TASK DIRECTIONS:
Report each line of the material below where the word "with" can be found.

DATA:
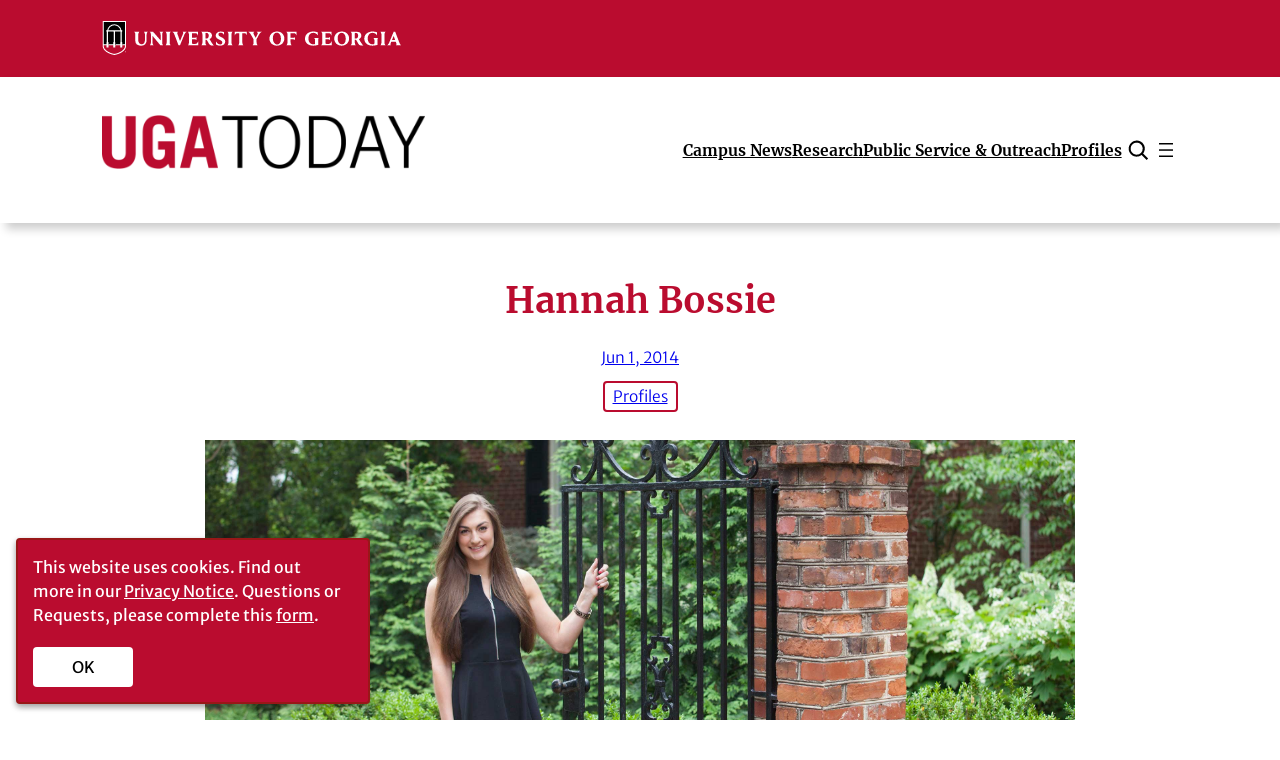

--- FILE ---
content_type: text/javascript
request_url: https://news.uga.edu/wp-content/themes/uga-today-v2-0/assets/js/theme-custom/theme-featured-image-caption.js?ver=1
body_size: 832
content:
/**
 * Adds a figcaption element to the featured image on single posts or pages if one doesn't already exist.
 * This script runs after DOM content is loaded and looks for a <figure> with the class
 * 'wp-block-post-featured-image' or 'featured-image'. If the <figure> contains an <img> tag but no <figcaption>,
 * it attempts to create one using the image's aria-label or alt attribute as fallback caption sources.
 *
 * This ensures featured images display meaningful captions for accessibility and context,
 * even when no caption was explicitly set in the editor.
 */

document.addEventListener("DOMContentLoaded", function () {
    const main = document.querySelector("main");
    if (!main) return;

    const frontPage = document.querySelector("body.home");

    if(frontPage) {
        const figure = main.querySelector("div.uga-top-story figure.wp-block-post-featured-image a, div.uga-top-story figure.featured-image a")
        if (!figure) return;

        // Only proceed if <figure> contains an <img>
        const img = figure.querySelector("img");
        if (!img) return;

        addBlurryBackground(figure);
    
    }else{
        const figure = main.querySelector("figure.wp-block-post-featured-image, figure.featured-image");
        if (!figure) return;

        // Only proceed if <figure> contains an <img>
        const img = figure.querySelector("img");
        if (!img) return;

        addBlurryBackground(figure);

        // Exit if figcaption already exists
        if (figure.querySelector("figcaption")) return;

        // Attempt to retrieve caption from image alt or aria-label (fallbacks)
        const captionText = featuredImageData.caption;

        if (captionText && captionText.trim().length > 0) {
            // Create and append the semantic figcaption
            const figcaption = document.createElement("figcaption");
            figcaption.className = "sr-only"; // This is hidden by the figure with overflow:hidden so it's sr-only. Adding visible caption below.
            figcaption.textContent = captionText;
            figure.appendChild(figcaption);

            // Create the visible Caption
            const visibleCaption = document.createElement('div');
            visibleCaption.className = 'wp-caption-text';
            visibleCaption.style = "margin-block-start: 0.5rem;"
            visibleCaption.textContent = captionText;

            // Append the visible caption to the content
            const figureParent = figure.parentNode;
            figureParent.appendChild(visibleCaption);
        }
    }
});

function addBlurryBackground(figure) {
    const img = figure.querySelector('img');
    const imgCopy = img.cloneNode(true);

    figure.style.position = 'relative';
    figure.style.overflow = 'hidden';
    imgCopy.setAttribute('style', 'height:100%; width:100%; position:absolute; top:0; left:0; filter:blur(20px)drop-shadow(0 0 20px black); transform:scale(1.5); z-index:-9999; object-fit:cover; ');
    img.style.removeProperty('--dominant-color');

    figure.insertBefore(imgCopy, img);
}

==

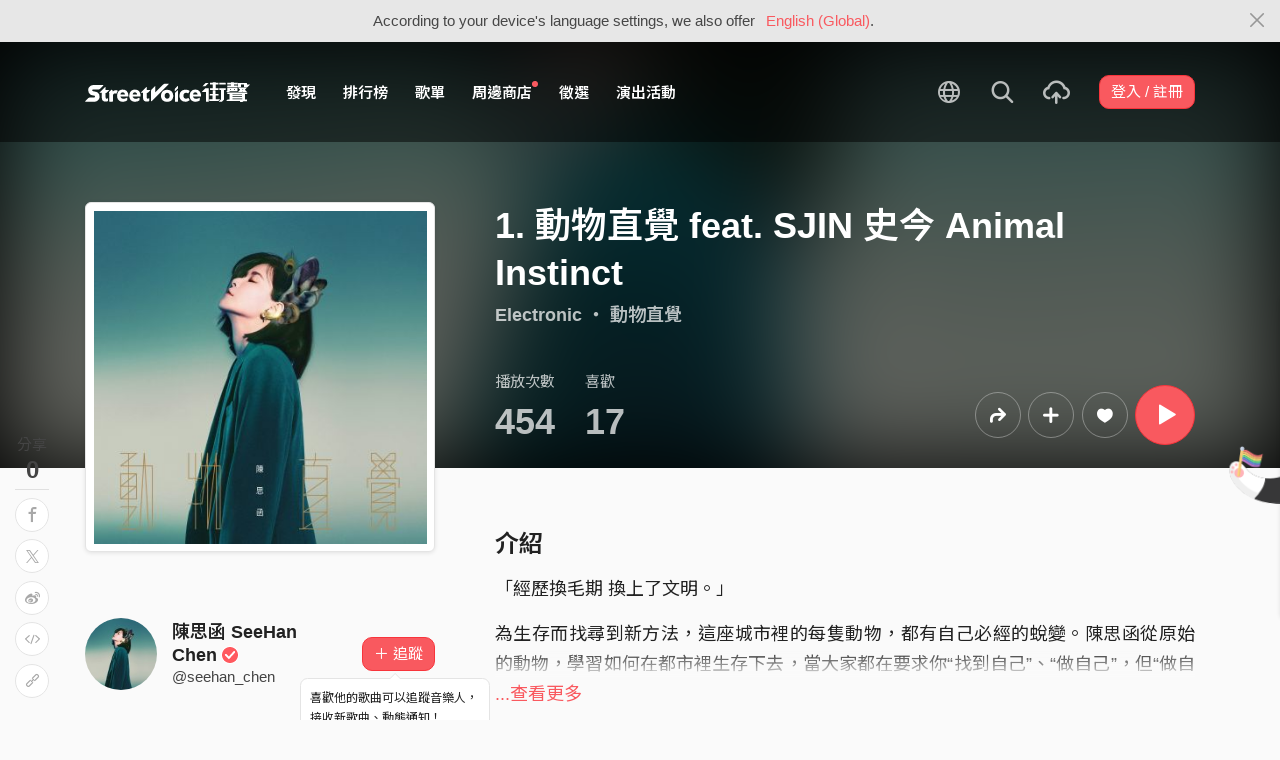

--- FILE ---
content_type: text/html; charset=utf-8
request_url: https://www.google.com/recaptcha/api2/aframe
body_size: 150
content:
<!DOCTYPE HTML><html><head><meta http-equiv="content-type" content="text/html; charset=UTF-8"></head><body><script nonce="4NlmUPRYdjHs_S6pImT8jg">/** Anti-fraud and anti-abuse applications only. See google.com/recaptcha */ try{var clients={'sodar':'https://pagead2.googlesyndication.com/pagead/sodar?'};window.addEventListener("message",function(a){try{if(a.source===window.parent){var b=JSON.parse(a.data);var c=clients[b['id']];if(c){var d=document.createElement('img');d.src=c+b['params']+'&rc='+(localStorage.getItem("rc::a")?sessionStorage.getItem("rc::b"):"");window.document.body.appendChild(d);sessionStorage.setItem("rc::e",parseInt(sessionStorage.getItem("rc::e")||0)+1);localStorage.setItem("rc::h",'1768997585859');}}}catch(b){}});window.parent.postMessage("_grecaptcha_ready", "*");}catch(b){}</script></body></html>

RESPONSE:
 * This script runs after DOM content is loaded and looks for a <figure> with the class
            figcaption.className = "sr-only"; // This is hidden by the figure with overflow:hidden so it's sr-only. Adding visible caption below.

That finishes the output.